The home mortgage has long been the great machine of wealth creation for our nation's economy. For decades, this machine was operated in a sensible and conservative manner — community banks gathered deposits and used those funds to make responsible loans to borrowers who were thus able to make their payments. In this model, all parties benefited: the borrower became a homeowner with a mortgage suited to his or her qualifications and began to build equity in his or her home; the bank had a prudently underwritten, performing mortgage on its books and, in most cases, a loyal customer; and the community was strengthened by the stability homeownership brings to neighborhoods. The mortgage machine hummed along at a steady pace. In recent years, however, the mortgage machine was cranked up to an unsafe speed as mortgages were funded not with deposits, but with financing from Wall Street. As securitization became big business, more and more fly-by-night brokers took the place of the hometown bank in the model, creating mortgages that were not properly underwritten and did not protect the consumer.

Mark Zandi, Moody's Economy.com's chief economist, recently stated in The New York Times that as of March there were some 15 million homes under water. The mortgage machine has broken and has taken our nation's economy with it.

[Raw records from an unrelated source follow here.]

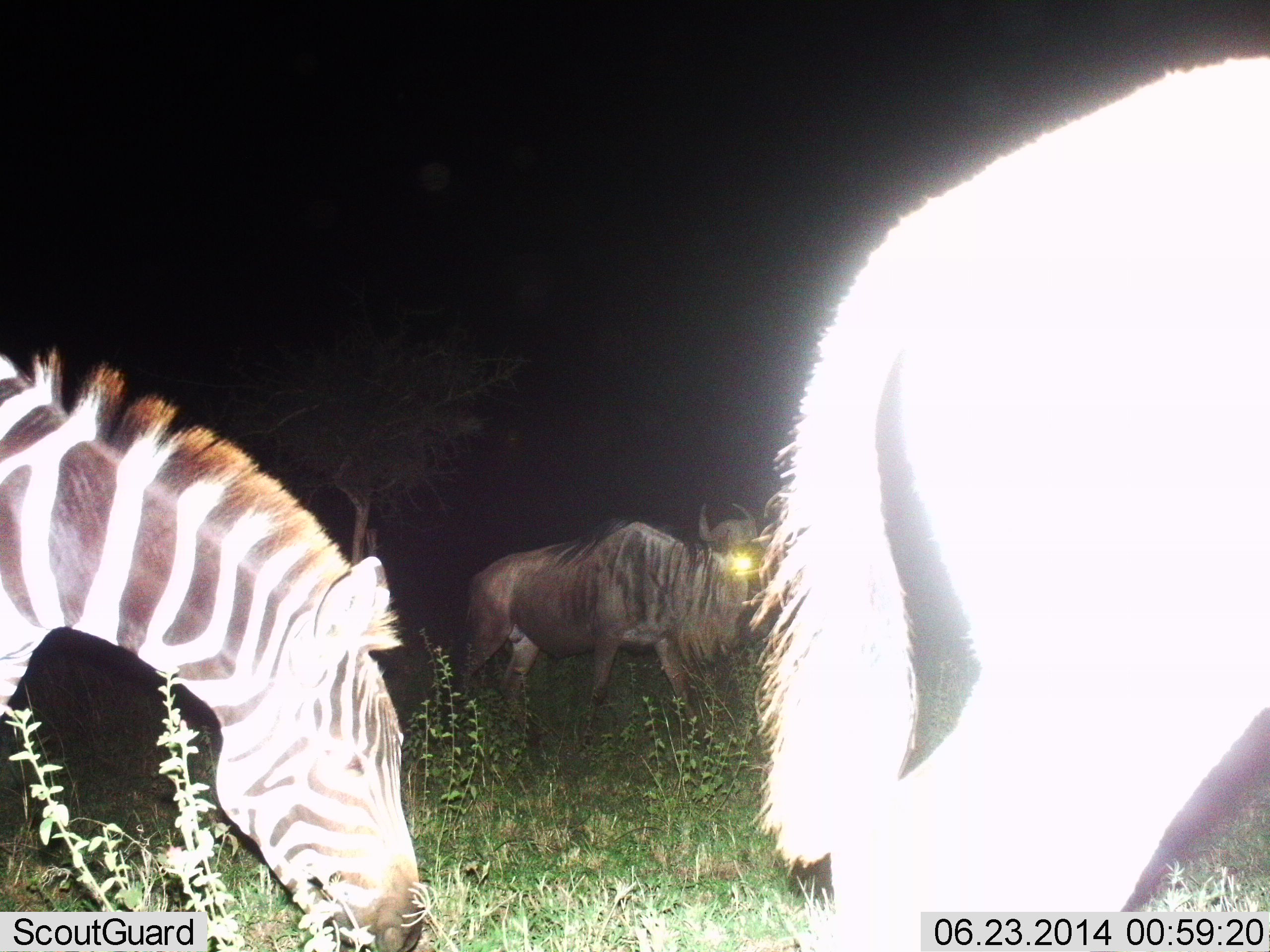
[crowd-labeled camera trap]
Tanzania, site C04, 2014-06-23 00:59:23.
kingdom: Animalia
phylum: Chordata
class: Mammalia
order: Artiodactyla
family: Bovidae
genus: Connochaetes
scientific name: Connochaetes taurinus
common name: blue wildebeest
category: wildebeest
Wildebeest (blue wildebeest) (Connochaetes taurinus), count 2. Behavior (volunteer vote fractions): standing 50%, resting 0%, moving 42%, interacting 0%. Young present (vote fraction): 0%. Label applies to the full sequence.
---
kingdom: Animalia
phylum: Chordata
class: Mammalia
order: Perissodactyla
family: Equidae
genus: Equus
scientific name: Equus quagga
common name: plains zebra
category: zebra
Zebra (plains zebra) (Equus quagga), count 2. Behavior (volunteer vote fractions): standing 20%, resting 0%, moving 10%, interacting 0%. Young present (vote fraction): 0%. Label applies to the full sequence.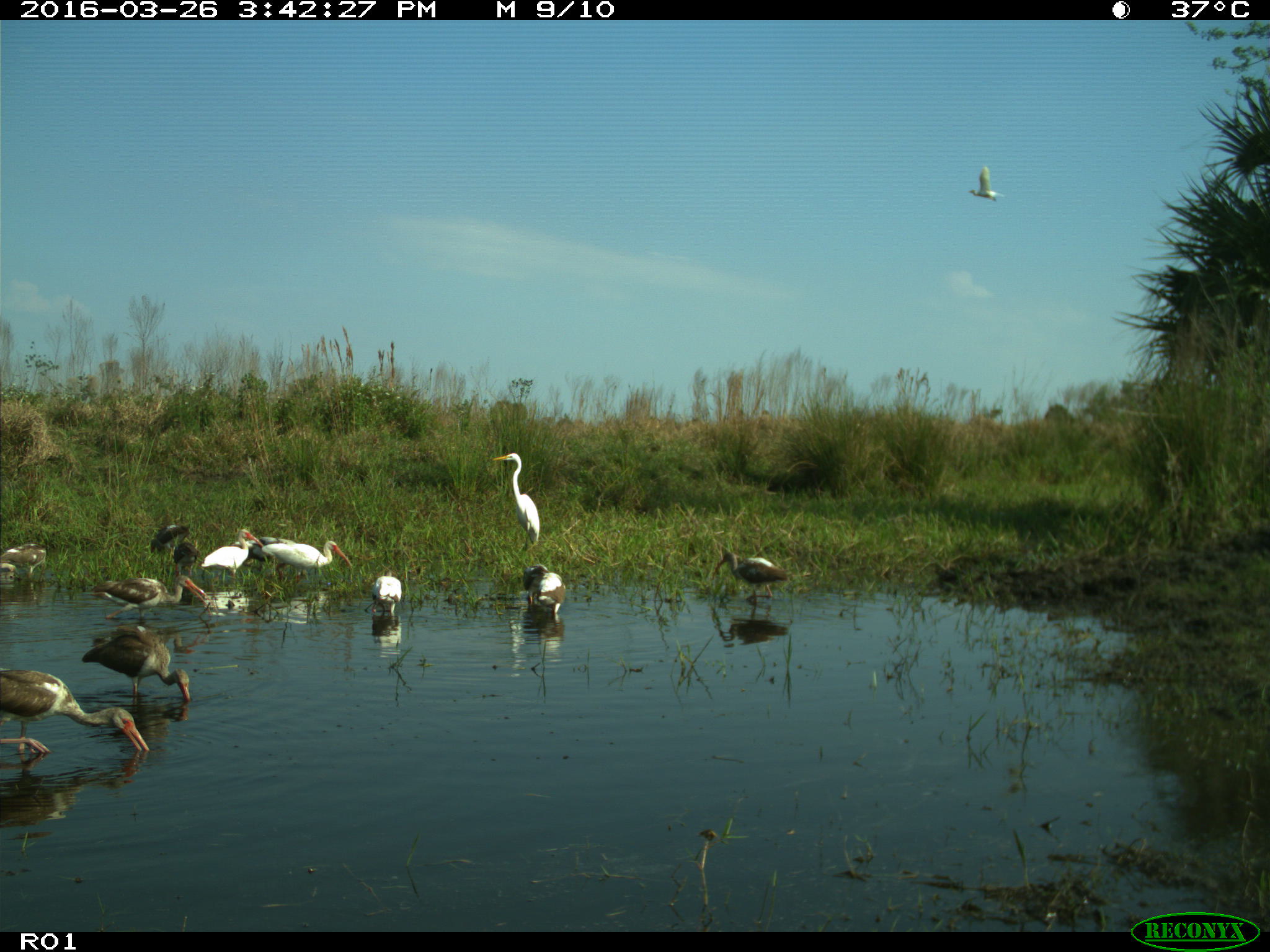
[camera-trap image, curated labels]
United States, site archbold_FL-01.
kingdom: Animalia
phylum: Chordata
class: Aves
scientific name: Aves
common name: birds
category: unidentified bird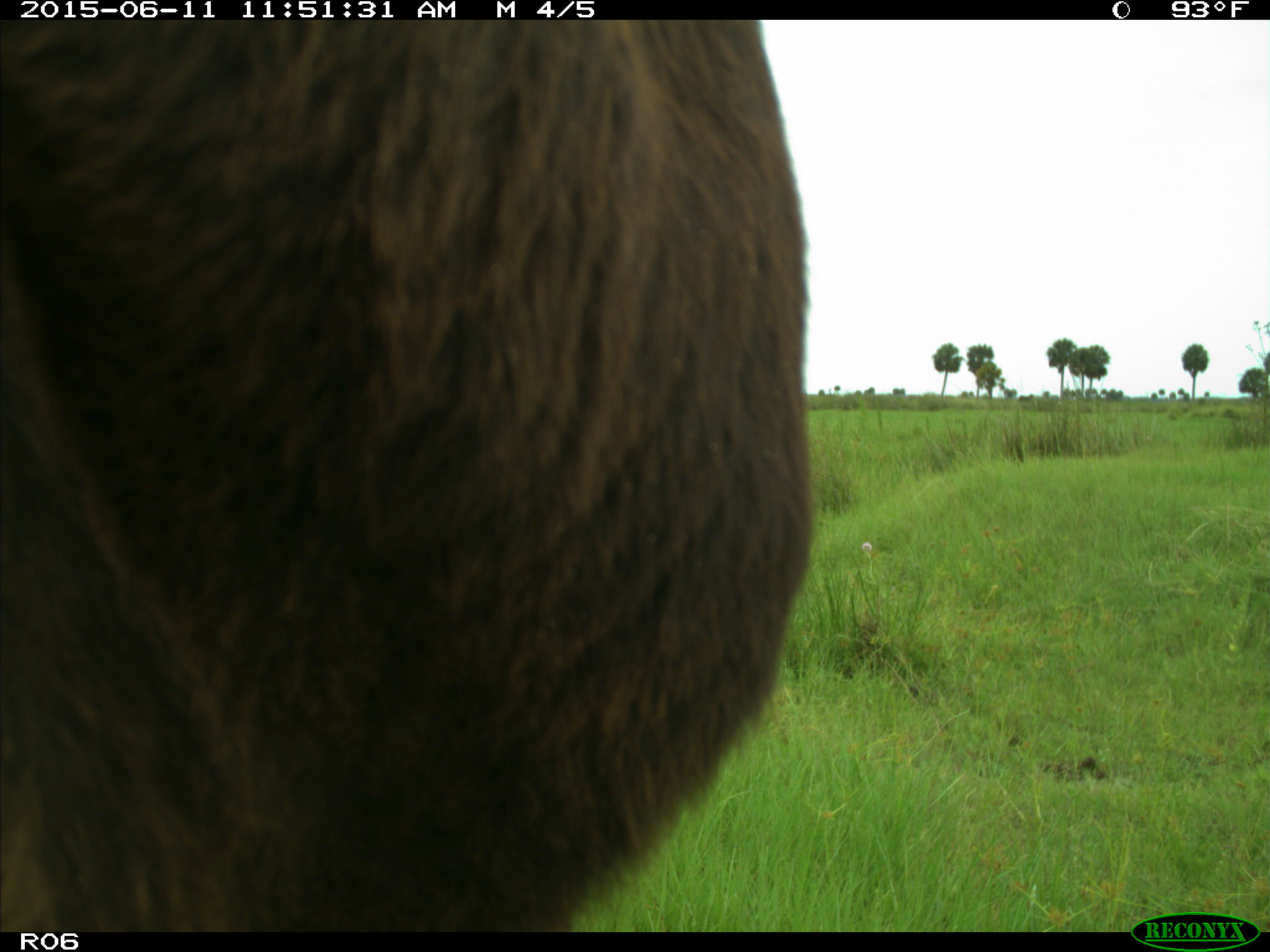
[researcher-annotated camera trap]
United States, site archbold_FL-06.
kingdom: Animalia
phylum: Chordata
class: Mammalia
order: Artiodactyla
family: Bovidae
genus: Bos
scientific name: Bos taurus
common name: domestic cow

The administration has done its part to try to keep the mortgage machine dry from the floodwaters of foreclosure. The Making Home Affordable program, which provided mortgage servicers with incentives to make modifications, was one of the first programs the administration initiated, but it remains undermined by servicers that are either unwilling to participate or unable to do so because of the volume of loans in need of modification. As a result, the program has successfully modified loans in the thousands while the nation faces foreclosures in the millions.

Instead of attempting to chide these servicers into doing what's needed, the administration should revisit one of the Great Depression's most successful solutions.

At that time, the nation's housing market was racked with the same rash of foreclosures that exists today. In 1933, President Roosevelt signed into law the Home Owners' Loan Act, authorizing $200 million to set up the Home Owners' Loan Corp. with authority to issue $2 billion in tax-exempt bonds. These funds enabled the HOLC to buy delinquent loans from lenders and refinance them directly with consumers on flexible terms. Each loan situation was handled individually, including personal visits to prevent default. In just two years, the HOLC refinanced 20% of all qualifying mortgages.

The benefits of the HOLC were far-reaching. Approximately 800,000 homeowners were spared from foreclosure, and by taking these loans off the books of lenders, the HOLC shored up the balance sheets of thousands of lending institutions. The taxpayer was also a beneficiary, as when the HOLC liquidated itself in 1951, it did so at a slight profit.

In 1933, the government's initial investment into the program was $200 million; in today's dollars, that's roughly $3.3 billion, or less than 1% of the $700 billion authorized by the government for the Troubled Asset Relief Program. While we do not know how effective the Tarp will ultimately be in restoring our economy, the HOLC is a proven cure.

A year and a half ago, in the pages of American Banker, I advocated the renewal of the HOLC. Today, our need is even more pressing. The mortgage machine may be broken, but we have the tools to fix it. The revival of the HOLC can return it to a place where it can press on steadily, making quality loans to responsible homeowners, laying down the economic foundation of America.